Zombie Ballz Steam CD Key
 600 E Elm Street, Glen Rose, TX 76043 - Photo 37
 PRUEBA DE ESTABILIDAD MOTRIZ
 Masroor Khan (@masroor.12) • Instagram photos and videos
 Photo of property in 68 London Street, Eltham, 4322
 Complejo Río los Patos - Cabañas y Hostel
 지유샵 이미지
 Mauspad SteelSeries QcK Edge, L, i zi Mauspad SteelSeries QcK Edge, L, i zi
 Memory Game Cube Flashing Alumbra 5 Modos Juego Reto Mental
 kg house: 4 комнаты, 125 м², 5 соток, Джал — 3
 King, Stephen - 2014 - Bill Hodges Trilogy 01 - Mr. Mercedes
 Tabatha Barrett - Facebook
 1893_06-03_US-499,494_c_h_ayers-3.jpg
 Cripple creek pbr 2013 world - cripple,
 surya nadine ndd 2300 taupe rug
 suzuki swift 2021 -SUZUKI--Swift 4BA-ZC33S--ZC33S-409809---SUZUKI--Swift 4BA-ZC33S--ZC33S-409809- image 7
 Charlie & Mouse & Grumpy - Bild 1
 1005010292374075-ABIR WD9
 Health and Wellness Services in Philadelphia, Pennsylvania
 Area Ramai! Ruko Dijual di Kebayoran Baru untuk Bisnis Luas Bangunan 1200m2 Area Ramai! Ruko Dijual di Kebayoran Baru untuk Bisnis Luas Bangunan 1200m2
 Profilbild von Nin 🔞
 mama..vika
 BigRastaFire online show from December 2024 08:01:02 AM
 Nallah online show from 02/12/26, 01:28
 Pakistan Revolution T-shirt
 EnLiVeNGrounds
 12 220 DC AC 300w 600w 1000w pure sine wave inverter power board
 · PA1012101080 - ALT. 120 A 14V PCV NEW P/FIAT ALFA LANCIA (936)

EXERCISE OBJECTIVE
In your response, give all the records again with nothing altered.

ANSWER SECTION
Zombie Ballz Steam CD Key
 600 E Elm Street, Glen Rose, TX 76043 - Photo 37
 PRUEBA DE ESTABILIDAD MOTRIZ
 Masroor Khan (@masroor.12) • Instagram photos and videos
 Photo of property in 68 London Street, Eltham, 4322
 Complejo Río los Patos - Cabañas y Hostel
 지유샵 이미지
 Mauspad SteelSeries QcK Edge, L, i zi Mauspad SteelSeries QcK Edge, L, i zi
 Memory Game Cube Flashing Alumbra 5 Modos Juego Reto Mental
 kg house: 4 комнаты, 125 м², 5 соток, Джал — 3
 King, Stephen - 2014 - Bill Hodges Trilogy 01 - Mr. Mercedes
 Tabatha Barrett - Facebook
 1893_06-03_US-499,494_c_h_ayers-3.jpg
 Cripple creek pbr 2013 world - cripple,
 surya nadine ndd 2300 taupe rug
 suzuki swift 2021 -SUZUKI--Swift 4BA-ZC33S--ZC33S-409809---SUZUKI--Swift 4BA-ZC33S--ZC33S-409809- image 7
 Charlie & Mouse & Grumpy - Bild 1
 1005010292374075-ABIR WD9
 Health and Wellness Services in Philadelphia, Pennsylvania
 Area Ramai! Ruko Dijual di Kebayoran Baru untuk Bisnis Luas Bangunan 1200m2 Area Ramai! Ruko Dijual di Kebayoran Baru untuk Bisnis Luas Bangunan 1200m2
 Profilbild von Nin 🔞
 mama..vika
 BigRastaFire online show from December 2024 08:01:02 AM
 Nallah online show from 02/12/26, 01:28
 Pakistan Revolution T-shirt
 EnLiVeNGrounds
 12 220 DC AC 300w 600w 1000w pure sine wave inverter power board
 · PA1012101080 - ALT. 120 A 14V PCV NEW P/FIAT ALFA LANCIA (936)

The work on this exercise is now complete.